DOCUMENT EXCERPT Start Marker

This paper presents the most important methods used in computer graphics to produce realistic animations and simulations: finite element/difference/volume methods, mass-spring systems, meshfree methods, coupled particle systems and reduced deformable models based on modal analysis. Also, it discusses the benefits and drawbacks of each method, reports the improvement that made in other papers.


Time Integration

Time integration schemes are evaluated by two main criteria, their stability and their accuracy. In the field of physically based animation in Computer Graphics, stability is often much more important than accuracy.

DOCUMENT EXCERPT End Marker
PROVIDED DATA Start Marker

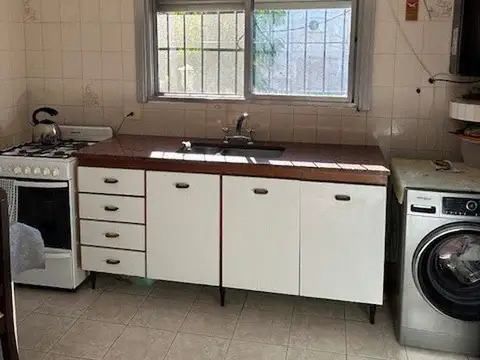 CASA P.H. 4 AMB. PLANTA ALTA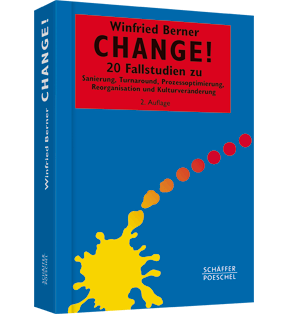 Change! - 20 Fallstudien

PROVIDED DATA End Marker

### QUESTIONS
(1) Answer these questions from the computer graphics text:
(a) What are reduced deformable models based on?
(b) By what two main criteria are time integration schemes evaluated?
(c) In physically based animation, which of those two criteria is often much more important?
(2) Write the next part of the computer graphics text. Begin after its last sentence, which ends "stability is often much more important than accuracy."
The material that comes after the computer graphics text is separate from it.

### ANSWERS PROVIDED
(1)
(a) Modal analysis.
(b) Stability and accuracy.
(c) Stability.

(2)
Explicit(forward) Euler Integration

$$ \begin{align*} \mathbf{x}(t+\Delta t) &= \mathbf{x}(t) + \Delta t \mathbf{v}(t) \\ \mathbf{v}(t+\Delta t) &= \mathbf{v}(t) + \Delta t F(\mathbf{v}(t), \mathbf{x}(t), t) \end{align*} $$

Explicit methods are easy to implement but they are only conditionally stable, i.e. stable only if ∆t is smaller than a stability threshold. This problem can be solved by using implicit integration

Implicit(backward) Euler Integration

$$ \begin{align*} \mathbf{x}(t+\Delta t) &= \mathbf{x}(t) + \Delta t \mathbf{v}(t + \Delta t) \\ \mathbf{v}(t+\Delta t) &= \mathbf{v}(t) + \Delta t F(\mathbf{v}(t + \Delta t), \mathbf{x}(t + \Delta t), t) \end{align*} $$

This method is stable for large time steps $\Delta t$ but with the price of having to solve an algebraic system of equation at each time step.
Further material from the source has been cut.